Stroke is one of the nation's top healthcare concerns. Stroke is the third leading cause of death in the U.S. and the leading cause of functional impairments. It is estimated that there are more than 700,000 incident strokes in the U.S per year, with about 160,000 deaths annually linked to stroke. The elderly, men, African Americans, and people with a family history of stroke may have a higher stroke risk.

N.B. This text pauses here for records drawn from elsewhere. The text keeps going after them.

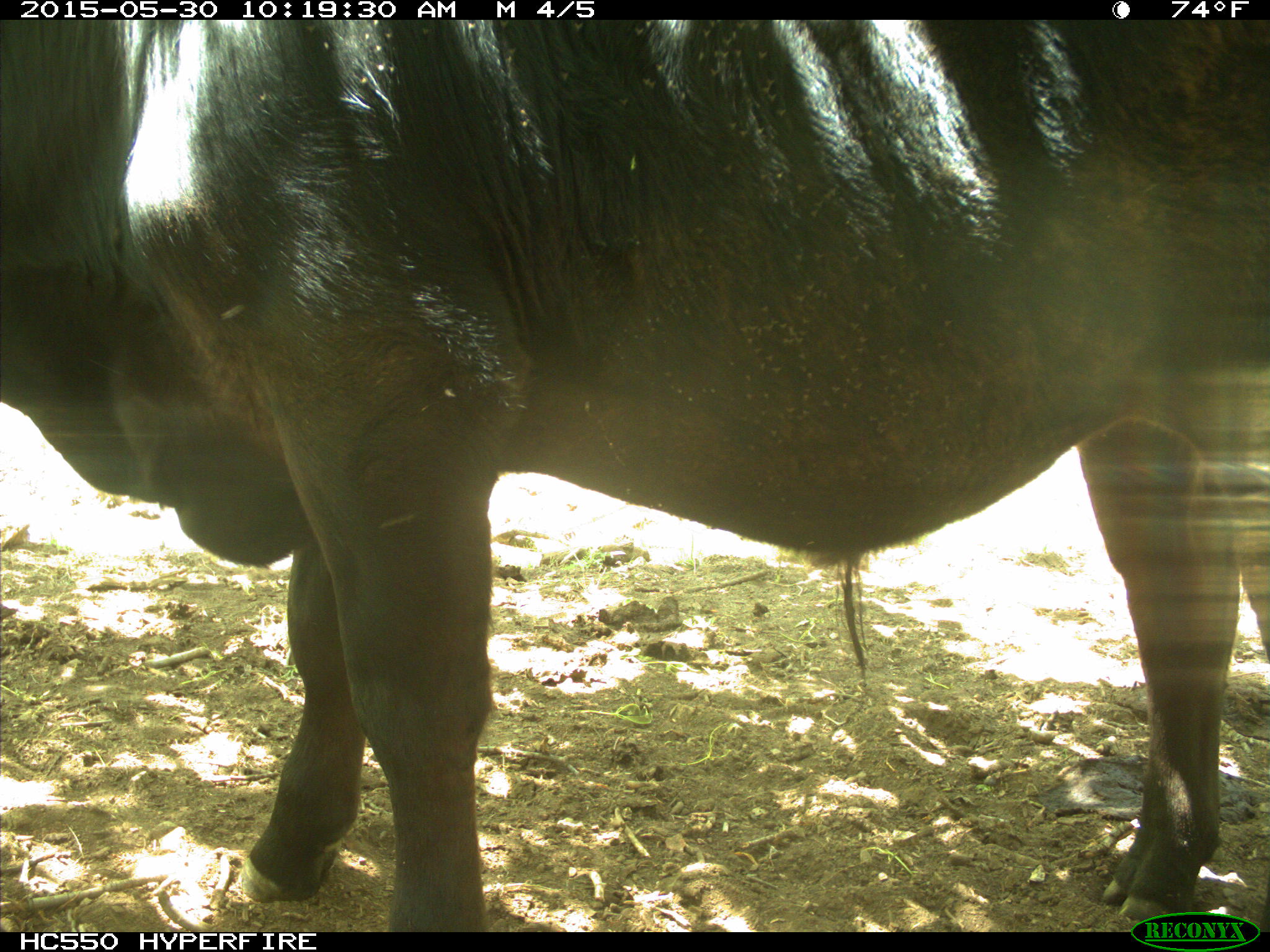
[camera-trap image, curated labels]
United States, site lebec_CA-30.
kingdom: Animalia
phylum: Chordata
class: Mammalia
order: Artiodactyla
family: Bovidae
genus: Bos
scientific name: Bos taurus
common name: domestic cow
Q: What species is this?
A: Bos taurus (domestic cow).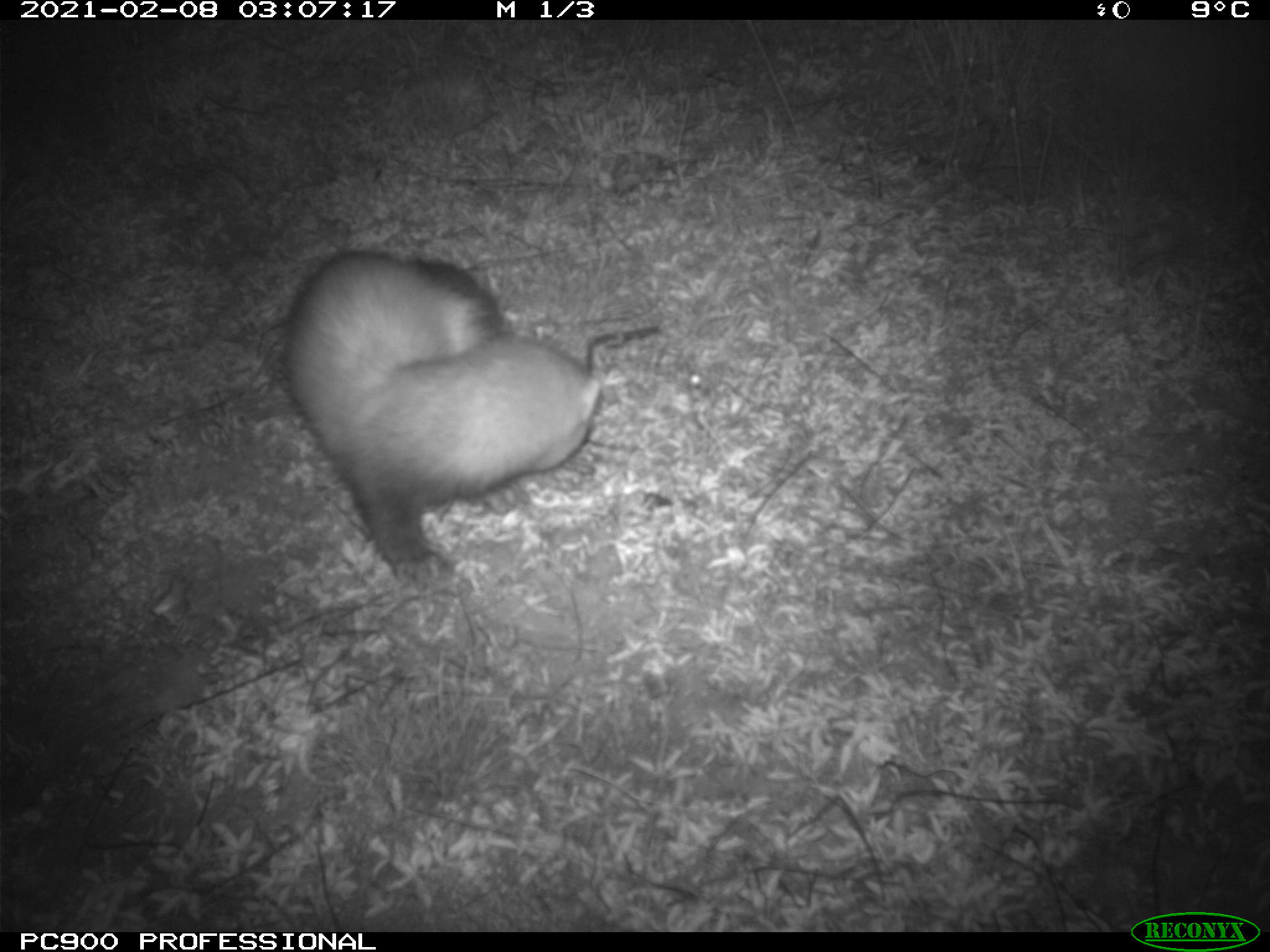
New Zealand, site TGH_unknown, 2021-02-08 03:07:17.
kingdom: Animalia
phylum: Chordata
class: Mammalia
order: Carnivora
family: Mustelidae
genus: Mustela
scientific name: Mustela furo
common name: ferret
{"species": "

Other risk factors include high blood pressure, cigarette smoke exposure, heart disease, high cholesterol levels, postmenopausal hormone therapy, poor diet, sedentary lifestyle, obesity, sleep apnea, sickle cell disease, and low birth weight. Now the American Heart Association (AHA) and the American Stroke Association (ASA) have recently issued new guidelines for stroke prevention
To help you lower your stroke risk, the AHA/ASA recommends the following:
1. Keep high blood pressure under control.
2. High blood pressure patients should increase potassium intake to 4.7 grams daily and reduce sodium intake to less than 2.3 grams daily.
3. Do not smoke and avoid exposure to smoke.
4. Exercise regularly.
5. Treat medical conditions that may cause stroke including diabetes and heart disease.
6. Diabetic patients should lower "bad" LDL cholesterol with statin drugs.
7. People with genetic causes of stroke should consider genetic counseling.
8. Limit alcohol intake to two drinks daily for men and one drink daily for women. Do not take illegal drugs.
9. Women at high risk for stroke should discuss with their physicians about taking a low-dose aspirin. The stroke data is less conclusive for men.
10. Women should not prevent stroke with postmenopausal hormone therapy.
REFERENCES:
1. Goldstein LB et al. Primary prevention of ischemic stroke: a guideline from the American Heart Association/American Stroke Association Stroke Council: cosponsored by the Atherosclerotic Peripheral Vascular Disease Interdisciplinary Working Group; Cardiovascular Nursing Council; Clinical Cardiology Council; Nutrition, Physical Activity, and Metabolism Council; and the Quality of Care and Outcomes Research Interdisciplinary Working Group. Circulation 2006 Jun 20;113(24):e873-923.